→ Written problem
List every line in the records below that contains the word "shrub", copying each one in full. Case counts.

→ Spatial data with pictures
****************

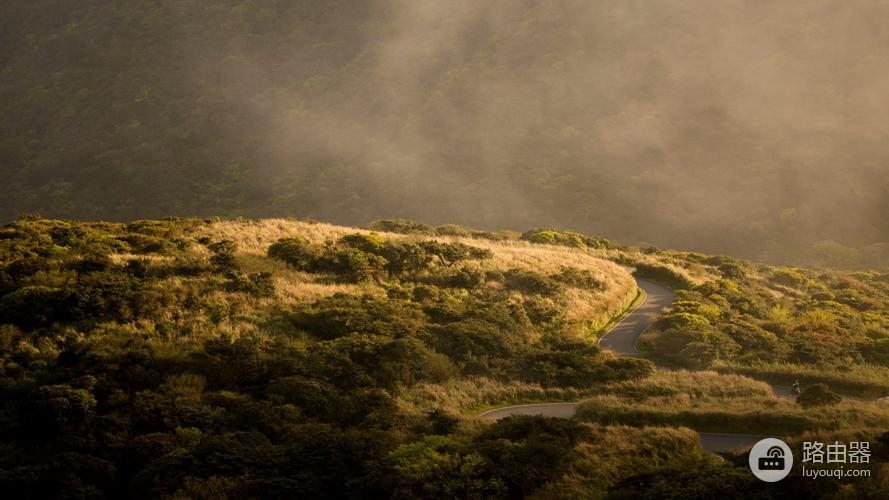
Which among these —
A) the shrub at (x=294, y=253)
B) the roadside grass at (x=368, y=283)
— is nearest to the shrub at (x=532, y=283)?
the roadside grass at (x=368, y=283)

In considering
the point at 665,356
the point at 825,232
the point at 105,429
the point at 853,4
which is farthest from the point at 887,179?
the point at 105,429

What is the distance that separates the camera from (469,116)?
5876 inches

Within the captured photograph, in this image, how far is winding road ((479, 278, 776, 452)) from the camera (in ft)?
52.2

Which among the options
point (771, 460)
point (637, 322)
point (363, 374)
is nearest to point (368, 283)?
point (363, 374)

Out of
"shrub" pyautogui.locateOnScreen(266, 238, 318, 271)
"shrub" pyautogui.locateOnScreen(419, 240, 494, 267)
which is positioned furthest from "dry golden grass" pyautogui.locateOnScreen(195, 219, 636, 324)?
"shrub" pyautogui.locateOnScreen(419, 240, 494, 267)

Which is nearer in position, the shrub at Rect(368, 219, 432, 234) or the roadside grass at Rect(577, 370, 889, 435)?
the roadside grass at Rect(577, 370, 889, 435)

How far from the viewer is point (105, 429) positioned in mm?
14453

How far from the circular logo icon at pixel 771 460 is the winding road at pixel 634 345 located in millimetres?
2606

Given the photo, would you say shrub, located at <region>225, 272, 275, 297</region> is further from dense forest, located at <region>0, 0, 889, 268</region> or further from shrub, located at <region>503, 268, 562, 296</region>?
dense forest, located at <region>0, 0, 889, 268</region>

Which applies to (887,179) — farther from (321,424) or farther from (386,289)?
(321,424)

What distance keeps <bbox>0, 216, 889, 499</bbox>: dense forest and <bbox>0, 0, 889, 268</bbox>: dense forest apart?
69.5 m

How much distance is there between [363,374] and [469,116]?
136 m

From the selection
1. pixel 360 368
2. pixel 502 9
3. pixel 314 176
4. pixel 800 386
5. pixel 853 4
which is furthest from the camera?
pixel 502 9

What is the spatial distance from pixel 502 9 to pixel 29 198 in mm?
137108
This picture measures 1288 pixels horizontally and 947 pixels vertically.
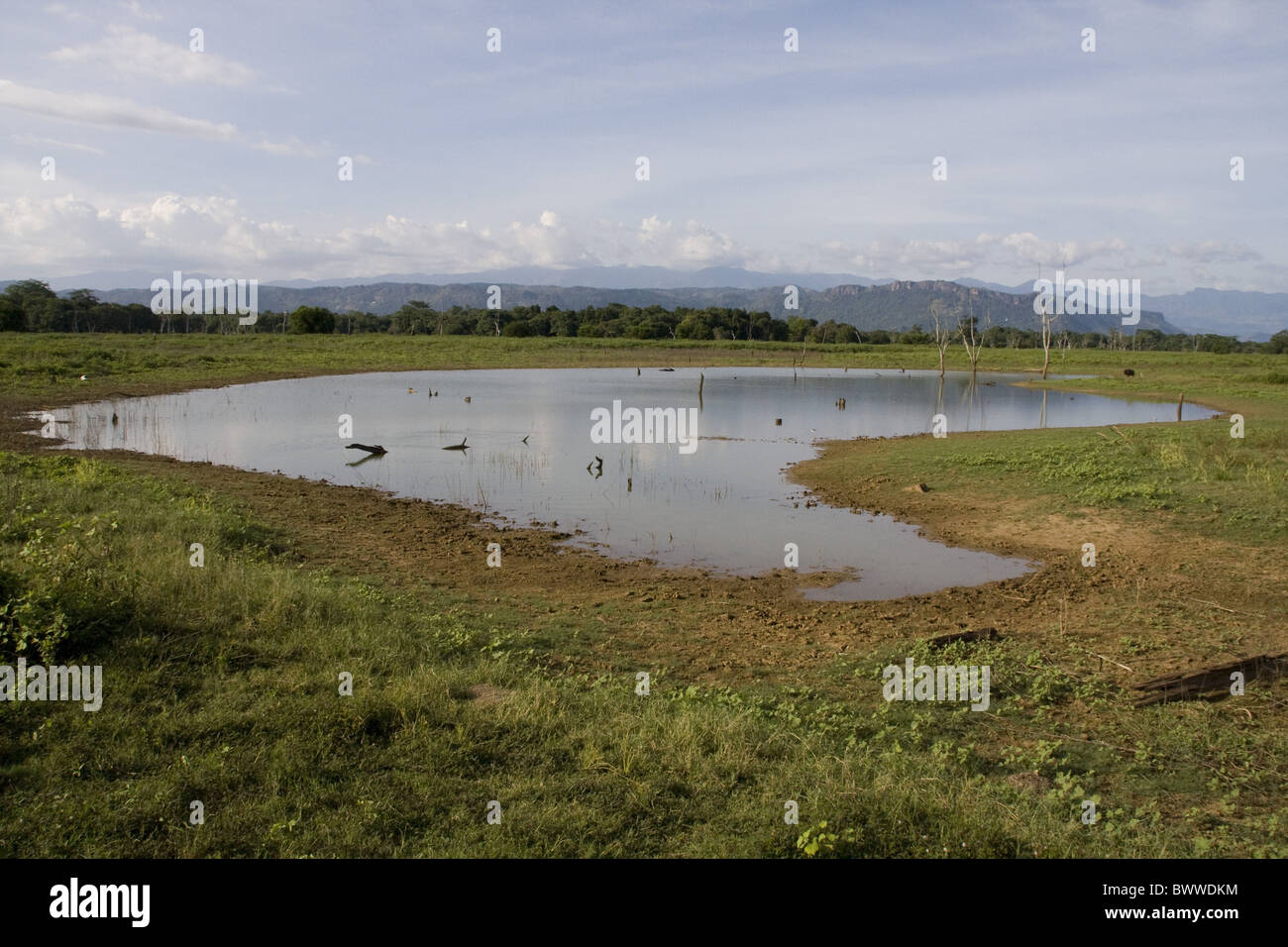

****************

→ Written solution
A) the shrub at (x=294, y=253)
— is nearest to the shrub at (x=532, y=283)?
"shrub" pyautogui.locateOnScreen(266, 238, 318, 271)
"shrub" pyautogui.locateOnScreen(419, 240, 494, 267)
"shrub" pyautogui.locateOnScreen(419, 240, 494, 267)
Which is nearer in position, the shrub at Rect(368, 219, 432, 234) or the roadside grass at Rect(577, 370, 889, 435)?
Given the photo, would you say shrub, located at <region>225, 272, 275, 297</region> is further from dense forest, located at <region>0, 0, 889, 268</region> or further from shrub, located at <region>503, 268, 562, 296</region>?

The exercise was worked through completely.